Stuck on 4.12? Faster average ≠ better choice when planning — variability matters for deadlines.

5. Self-check the easy 3

Tick the first three once you've checked your method works.

For 4.1 I read the medians and chose the larger one as "higher" without confusing centre with spread.

For 4.2 I chose the machine with the smaller IQR as more consistent (not larger).

For 4.4 (P), I calculated IQR = Q3 − Q1 = 75 − 55 = 20.

How did this worksheet feel?

Got it Partly Lost

What I'll revisit before next class:

Answers — Do not peek before attempting

Q1.1 — Four lenses

Centre, spread, shape, outliers.

Q1.2 — Match measures

Median = centre. IQR = spread. Mean = centre. SD = spread.

Q1.3 — Smaller IQR = more consistent

True. A smaller IQR means the middle 50% of data is more tightly clustered.

Q3 — Faded example (Team A vs B)

Team A mean = 80, Team B mean = 75 → Team A has higher typical score. SD A = 5, SD B = 12 → Team A has smaller SD, more consistent. Comparative sentence: "Team A scores higher on average and is more consistent than Team B."

Q4.1 — Group medians

Group 2 (70) > Group 1 (65). Group 2 is higher.

Q4.2 — Machine IQRs

IQR A = 2 mm < IQR B = 5 mm → Machine A is more consistent.

Q4.3 — School SDs

SD B = 15 > SD A = 8 → School B is more variable.

Q4.4 — IQR of box plot P

IQR = Q3 − Q1 = 75 − 55 = 20.

Q4.5 — Group 1 vs Group 2

"Group 2 has the higher mean (70 vs 65) but is much more variable (SD 15 vs 8) than Group 1."

Q4.6 — School A vs School B

School A has the higher median (80 vs 78) and the smaller IQR (10 vs 18), so School A has stronger and more consistent results.

Q4.7 — Factory A vs B

(i) Centre: B's mean (50.5 mm) is slightly higher than A's (50 mm). (ii) Spread: A's SD (1 mm) is much smaller than B's (3 mm), so A is much more consistent.

Q4.8 — Class P vs Class Q

(i) Class P median = 68, range = 75 − 60 = 15. Class Q median = 65, range = 90 − 50 = 40.
(ii) Class Q is much more spread out (range 40 vs 15).
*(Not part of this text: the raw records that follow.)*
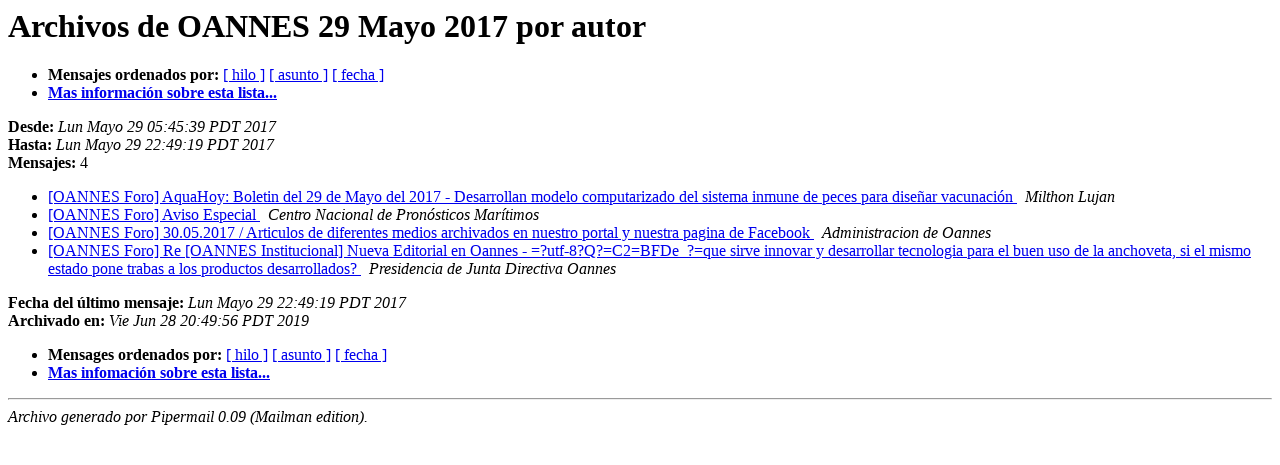

--- FILE ---
content_type: text/html
request_url: http://lista.oannes.org.pe/pipermail/oannes-oannes.org.pe/20170529/author.html
body_size: 1106
content:
<!DOCTYPE HTML PUBLIC "-//W3C//DTD HTML 4.01 Transitional//EN">
<HTML>
  <HEAD>
     <title>Archivos de OANNES 29 Mayo 2017 por autor</title>
     <META NAME="robots" CONTENT="noindex,follow">
     <META http-equiv="Content-Type" content="text/html; charset=iso-8859-1">
  </HEAD>
  <BODY BGCOLOR="#ffffff">
      <a name="start"></A>
			  <h1>Archivos de OANNES 29 Mayo 2017 por autor</h1>
      <ul>
			  <li> <b>Mensajes ordenados por:</b>
	        <a href="thread.html#start">[ hilo ]</a>
		<a href="subject.html#start">[ asunto ]</a>
		
		<a href="date.html#start">[ fecha ]</a>

		<li><b><a href="http://lista.oannes.org.pe/listinfo.cgi/oannes-oannes.org.pe">Mas informaci&oacute;n sobre esta lista...
                    </a></b></li>
      </ul>
      <p><b>Desde:</b> <i>Lun Mayo 29 05:45:39 PDT 2017</i><br>
         <b>Hasta:</b> <i>Lun Mayo 29 22:49:19 PDT 2017</i><br>
         <b>Mensajes:</b> 4<p>
     <ul>

<LI><A HREF="043162.html">[OANNES Foro] AquaHoy: Boletin del 29 de Mayo del 2017 - Desarrollan modelo computarizado del sistema inmune de peces para diseñar vacunación
</A><A NAME="43162">&nbsp;</A>
<I>Milthon Lujan
</I>

<LI><A HREF="043163.html">[OANNES Foro] Aviso Especial
</A><A NAME="43163">&nbsp;</A>
<I>Centro Nacional de Pronósticos Marítimos
</I>

<LI><A HREF="043166.html">[OANNES Foro] 30.05.2017 / Articulos de diferentes medios archivados en nuestro portal y nuestra pagina de Facebook
</A><A NAME="43166">&nbsp;</A>
<I>Administracion de Oannes
</I>

<LI><A HREF="043165.html">[OANNES Foro] Re [OANNES Institucional] Nueva Editorial en Oannes - =?utf-8?Q?=C2=BFDe_?=que sirve innovar y desarrollar tecnologia para el buen uso de la anchoveta, si el mismo estado pone trabas a los productos desarrollados?
</A><A NAME="43165">&nbsp;</A>
<I>Presidencia de Junta Directiva Oannes
</I>

    </ul>
    <p>
      <a name="end"><b>Fecha del &uacute;ltimo mensaje:</b></a> 
       <i>Lun Mayo 29 22:49:19 PDT 2017</i><br>
    <b>Archivado en:</b> <i>Vie Jun 28 20:49:56 PDT 2019</i>
    <p>
   <ul>
         <li> <b>Mensages ordenados por:</b>
	        <a href="thread.html#start">[ hilo ]</a>
		<a href="subject.html#start">[ asunto ]</a>
		
		<a href="date.html#start">[ fecha ]</a>
		<li><b><a href="http://lista.oannes.org.pe/listinfo.cgi/oannes-oannes.org.pe">Mas infomaci&oacute;n sobre esta lista...
                    </a></b></li>
     </ul>
     <p>
     <hr>
     <i>Archivo generado por Pipermail 0.09 (Mailman edition).</i>
  </BODY>
</HTML>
Q4.9 — Same mean, different SDs

Both classes have an average mark of 70, but Class C's marks cluster tightly around 70 (SD 5), while Class D's marks are widely spread (SD 15). Class D has many marks far below and far above 70, while Class C has marks bunched close to 70.

Q4.10 — Team U vs V (same median)

IQR U = 65 − 55 = 10. IQR V = 75 − 45 = 30. Team U is much more consistent despite identical medians.

Q4.11 — School X vs Y (full comparison)

Centre: School X median (82) > School Y median (80). Spread: School X IQR (8) < School Y IQR (15), so X is more consistent. Shape: with high outliers, School X is slightly right-skewed; School Y is more symmetric. Outliers: School X has two high outliers at 95 (some exceptional achievers); School Y has none. Overall: School X has stronger, more consistent results with a few exceptional students; School Y has slightly weaker typical performance and wider variability.

Q4.12 — Treatment A vs B

(i) Treatment B is faster on average (8 days vs 10).
(ii) Treatment A is more predictable (SD 2 vs 4).
(iii) For a fixed deadline, choose Treatment A: although it is slower on average, its low variability means recovery time is more reliable for planning. (Treatment B could finish in 4 days but might take 16 — too risky for a deadline.)